When you catch a preposition, kill it - How to not write bad

How to not write bad - Ben Yagoda 2013

When you catch a preposition, kill it
How to not write bad

Pardon me for paraphrasing the title of one of my books, which I stole from Mark Twain: “When you catch an adjective, kill it.” Adjectives can indeed be a problem. They are the prime culprits of telling-not-showing, which I feel is the single biggest general prose misstep. They can be wordy and sleep inducing, especially when mashed together in pairs or triplets.

But in my experience, prepositions are worse. Prepositions, of course, are the part of speech indicating relationship: in, of, to, with, from, under, over, and so on. They are absolutely necessary, but they are inherently weak and often imprecise. Calling someone a person with plans or a man of his word leaves so much open to speculation! Moreover, after a certain point, prepositions turn a sentence into a drawn-out blah. They actually do bring a sort of rhythm with them, but it’s an unfortunate, numbing rhythm, the anapest. This is the duh-duh-DUM-duh-duh-DUM of limericks and “’Twas the night before Christmas and all through the house.” Lastly, prepositions are also often the perpetrators of the sorts of ambiguities and confusion described previously in the book.

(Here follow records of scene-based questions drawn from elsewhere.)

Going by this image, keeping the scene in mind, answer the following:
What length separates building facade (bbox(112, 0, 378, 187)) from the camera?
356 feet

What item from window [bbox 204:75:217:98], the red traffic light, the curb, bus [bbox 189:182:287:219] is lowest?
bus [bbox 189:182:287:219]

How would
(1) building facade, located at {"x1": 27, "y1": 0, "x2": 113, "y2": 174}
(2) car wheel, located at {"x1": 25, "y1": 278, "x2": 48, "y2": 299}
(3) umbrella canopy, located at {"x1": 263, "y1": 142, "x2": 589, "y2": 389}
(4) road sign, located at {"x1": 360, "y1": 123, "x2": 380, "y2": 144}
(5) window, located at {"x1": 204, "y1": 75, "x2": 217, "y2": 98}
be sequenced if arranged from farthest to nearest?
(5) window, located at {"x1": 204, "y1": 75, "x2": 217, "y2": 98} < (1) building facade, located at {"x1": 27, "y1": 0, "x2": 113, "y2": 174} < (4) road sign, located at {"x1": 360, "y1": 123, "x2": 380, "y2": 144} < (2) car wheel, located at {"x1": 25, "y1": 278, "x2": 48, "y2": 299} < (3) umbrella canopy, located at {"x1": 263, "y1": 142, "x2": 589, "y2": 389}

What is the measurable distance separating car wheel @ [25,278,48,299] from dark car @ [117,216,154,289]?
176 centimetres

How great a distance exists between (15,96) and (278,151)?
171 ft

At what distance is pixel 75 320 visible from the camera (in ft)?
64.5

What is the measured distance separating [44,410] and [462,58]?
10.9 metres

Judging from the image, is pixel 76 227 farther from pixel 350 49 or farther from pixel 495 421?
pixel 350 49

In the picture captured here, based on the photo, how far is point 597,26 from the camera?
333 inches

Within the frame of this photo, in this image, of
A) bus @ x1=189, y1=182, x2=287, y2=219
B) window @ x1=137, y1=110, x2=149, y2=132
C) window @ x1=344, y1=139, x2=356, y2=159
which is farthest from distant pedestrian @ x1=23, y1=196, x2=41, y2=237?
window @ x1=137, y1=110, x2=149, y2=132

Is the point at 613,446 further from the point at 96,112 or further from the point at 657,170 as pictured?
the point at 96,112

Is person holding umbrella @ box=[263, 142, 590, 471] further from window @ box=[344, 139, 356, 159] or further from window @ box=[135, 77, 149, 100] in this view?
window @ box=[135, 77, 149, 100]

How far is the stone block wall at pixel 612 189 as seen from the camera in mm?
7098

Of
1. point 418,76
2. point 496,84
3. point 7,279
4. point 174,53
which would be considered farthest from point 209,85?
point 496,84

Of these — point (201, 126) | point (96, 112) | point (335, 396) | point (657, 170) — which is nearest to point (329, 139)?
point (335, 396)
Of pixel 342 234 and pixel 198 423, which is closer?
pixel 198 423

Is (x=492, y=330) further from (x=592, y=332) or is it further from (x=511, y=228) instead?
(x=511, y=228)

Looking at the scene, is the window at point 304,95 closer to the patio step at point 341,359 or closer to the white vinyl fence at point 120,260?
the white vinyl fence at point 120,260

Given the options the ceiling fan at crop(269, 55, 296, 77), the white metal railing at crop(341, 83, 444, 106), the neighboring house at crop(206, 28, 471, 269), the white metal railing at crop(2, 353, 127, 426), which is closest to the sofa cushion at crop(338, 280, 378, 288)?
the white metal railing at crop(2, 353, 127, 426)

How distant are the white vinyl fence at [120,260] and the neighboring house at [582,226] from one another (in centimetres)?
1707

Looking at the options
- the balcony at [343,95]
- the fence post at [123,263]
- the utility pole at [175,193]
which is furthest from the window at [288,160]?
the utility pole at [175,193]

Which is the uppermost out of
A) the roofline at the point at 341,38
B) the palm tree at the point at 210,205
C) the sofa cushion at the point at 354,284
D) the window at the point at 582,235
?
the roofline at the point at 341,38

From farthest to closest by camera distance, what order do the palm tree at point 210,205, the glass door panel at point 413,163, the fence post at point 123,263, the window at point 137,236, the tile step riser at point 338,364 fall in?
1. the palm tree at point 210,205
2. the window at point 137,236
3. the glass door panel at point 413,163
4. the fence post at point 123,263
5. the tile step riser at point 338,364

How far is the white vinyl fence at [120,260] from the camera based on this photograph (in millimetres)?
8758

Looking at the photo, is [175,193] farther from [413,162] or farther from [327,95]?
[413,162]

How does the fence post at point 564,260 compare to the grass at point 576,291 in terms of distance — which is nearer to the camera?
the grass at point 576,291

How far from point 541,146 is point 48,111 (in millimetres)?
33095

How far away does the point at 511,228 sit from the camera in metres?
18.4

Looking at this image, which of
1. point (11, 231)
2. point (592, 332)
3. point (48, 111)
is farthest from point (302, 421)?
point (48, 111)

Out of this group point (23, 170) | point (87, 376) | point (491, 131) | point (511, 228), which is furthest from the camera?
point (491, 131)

My general rule is to allow one preposition per sentence, or two at the most. Any more than that and you have to cast an extremely cold eye.

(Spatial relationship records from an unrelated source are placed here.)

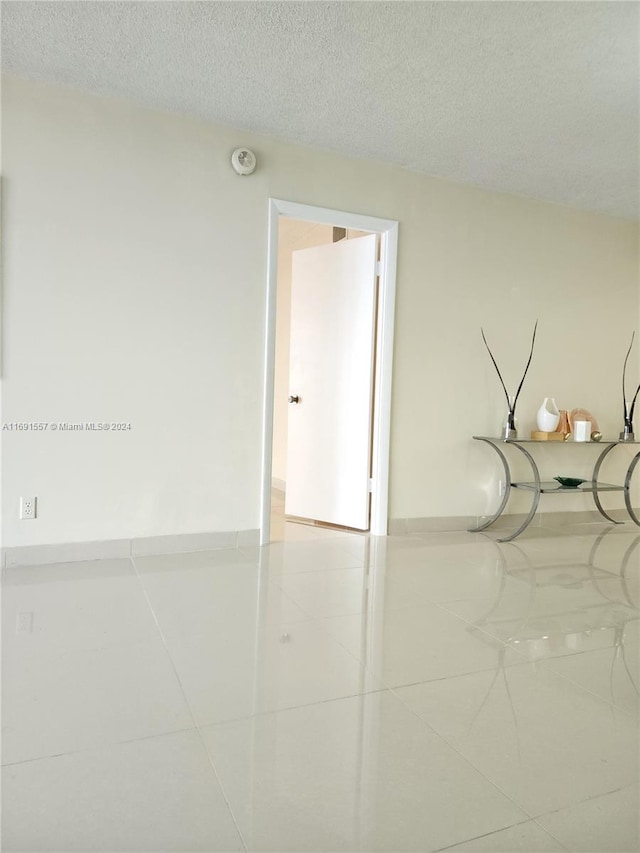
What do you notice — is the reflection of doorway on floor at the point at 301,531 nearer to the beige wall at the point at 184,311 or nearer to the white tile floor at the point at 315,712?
the beige wall at the point at 184,311

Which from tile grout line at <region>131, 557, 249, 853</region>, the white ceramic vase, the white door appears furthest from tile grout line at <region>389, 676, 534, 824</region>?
the white ceramic vase

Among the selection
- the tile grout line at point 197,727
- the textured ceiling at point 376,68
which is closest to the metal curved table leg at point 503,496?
the textured ceiling at point 376,68

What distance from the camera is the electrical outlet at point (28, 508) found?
2.93 meters

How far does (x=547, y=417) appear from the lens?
4.05 m

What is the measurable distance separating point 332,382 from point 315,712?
2731mm

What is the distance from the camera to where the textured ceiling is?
2.27m

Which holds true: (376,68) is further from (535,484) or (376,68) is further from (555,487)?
(555,487)

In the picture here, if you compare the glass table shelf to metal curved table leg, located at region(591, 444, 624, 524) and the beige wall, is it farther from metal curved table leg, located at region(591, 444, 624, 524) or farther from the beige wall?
the beige wall

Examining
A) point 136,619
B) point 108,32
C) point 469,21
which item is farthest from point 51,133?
point 136,619

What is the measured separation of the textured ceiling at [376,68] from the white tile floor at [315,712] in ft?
7.96

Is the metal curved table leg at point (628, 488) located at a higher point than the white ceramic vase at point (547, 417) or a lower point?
lower

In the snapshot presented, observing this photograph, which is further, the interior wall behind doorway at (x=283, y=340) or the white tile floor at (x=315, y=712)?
the interior wall behind doorway at (x=283, y=340)

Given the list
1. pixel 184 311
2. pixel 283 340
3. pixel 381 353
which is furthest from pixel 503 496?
pixel 283 340

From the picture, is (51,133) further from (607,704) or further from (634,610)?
(634,610)
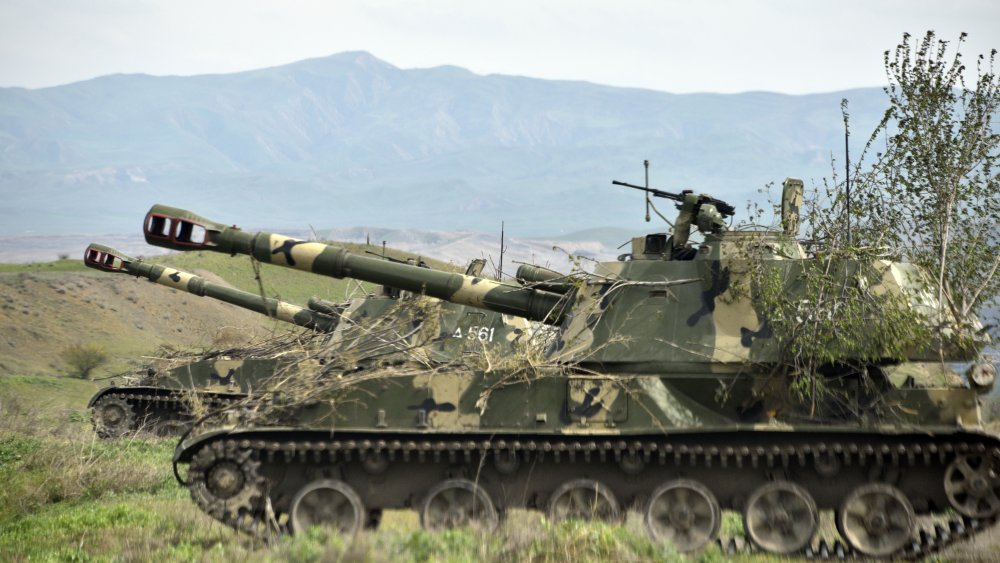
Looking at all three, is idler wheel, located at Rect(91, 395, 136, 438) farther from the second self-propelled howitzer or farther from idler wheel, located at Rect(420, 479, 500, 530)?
idler wheel, located at Rect(420, 479, 500, 530)

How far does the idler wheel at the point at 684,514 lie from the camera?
13.5m

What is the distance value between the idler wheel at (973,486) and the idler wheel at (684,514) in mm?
2533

The problem is, prepositions flow so naturally out of one’s fingers! As proof that they happen to the best of us, I give you a sentence—part of a review of a reality show called Sweet Home Alabama—by Ginia Bellafante, a TV critic for the New York Times and one of the top writers at the paper. (I’ve underlined the prepositions.)

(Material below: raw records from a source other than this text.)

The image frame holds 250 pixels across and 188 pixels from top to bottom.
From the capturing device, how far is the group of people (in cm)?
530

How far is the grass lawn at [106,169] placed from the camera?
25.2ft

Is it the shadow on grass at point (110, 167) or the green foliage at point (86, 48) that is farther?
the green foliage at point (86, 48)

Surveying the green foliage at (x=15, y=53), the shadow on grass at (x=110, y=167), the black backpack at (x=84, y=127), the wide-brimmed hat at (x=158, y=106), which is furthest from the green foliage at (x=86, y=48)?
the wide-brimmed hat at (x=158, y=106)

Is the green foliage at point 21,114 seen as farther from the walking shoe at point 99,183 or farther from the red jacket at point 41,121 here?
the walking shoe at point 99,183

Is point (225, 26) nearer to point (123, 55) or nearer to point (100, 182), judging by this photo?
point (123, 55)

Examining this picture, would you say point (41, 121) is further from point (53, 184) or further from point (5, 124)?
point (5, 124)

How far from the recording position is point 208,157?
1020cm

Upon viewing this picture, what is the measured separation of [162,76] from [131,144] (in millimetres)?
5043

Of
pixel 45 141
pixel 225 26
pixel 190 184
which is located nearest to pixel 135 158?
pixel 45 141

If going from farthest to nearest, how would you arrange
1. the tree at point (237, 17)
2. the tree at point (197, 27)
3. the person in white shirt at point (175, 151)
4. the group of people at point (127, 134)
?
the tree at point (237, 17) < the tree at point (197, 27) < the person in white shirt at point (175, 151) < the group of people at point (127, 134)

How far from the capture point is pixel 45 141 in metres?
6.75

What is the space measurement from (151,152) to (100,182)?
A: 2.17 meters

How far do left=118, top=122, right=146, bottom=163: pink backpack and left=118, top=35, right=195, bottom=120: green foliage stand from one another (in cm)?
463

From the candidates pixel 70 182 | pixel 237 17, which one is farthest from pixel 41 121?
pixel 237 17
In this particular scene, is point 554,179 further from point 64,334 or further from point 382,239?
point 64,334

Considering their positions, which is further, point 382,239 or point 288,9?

[Here Devin, a pretty, blond student in a cowboy hat at the University of Alabama, is made to select from 20 bachelors, 10 of them “country,” and the rest mostly from the Northeast or Los Angeles.]

How to fix? Well, of the six prepositions, the real culprits are the first two, in and at; they, and the unfortunate prepositional phrases they initiate, trail behind Devin like a pair of tired, shambling dogs. The last three are innocuous, though the repetition of from isn’t ideal. I’m also struck that the sentence is pretty long. So…

Devin, a pretty, blond University of Alabama student who is almost always seen in a cowboy hat, is made to select from 20 bachelors. Half are “country,” and half come from Los Angeles or the Northeast.

Better, right? A description of how often she is shown in a cowboy hat (which I admittedly made up) is funnier, more precise, and more vivid than the vague in. The transplanted U of Alabama reference illustrates the way you can often strengthen a sentence by rejiggering a prepositional phrase and putting it before the noun. Thus The owner of the shop becomes The shop’s owner or The shop owner; a guy with a bald head becomes a bald guy.

As I said, English is not German, where complex and endless adjectives can be constructed, so sometimes you have to figure out exactly how a string of prepositions can be condensed.

[I said hello to a friend with a T-shirt with a picture of Bart Simpson on the front.]

I said hello to a friend in a Bart Simpson T-shirt.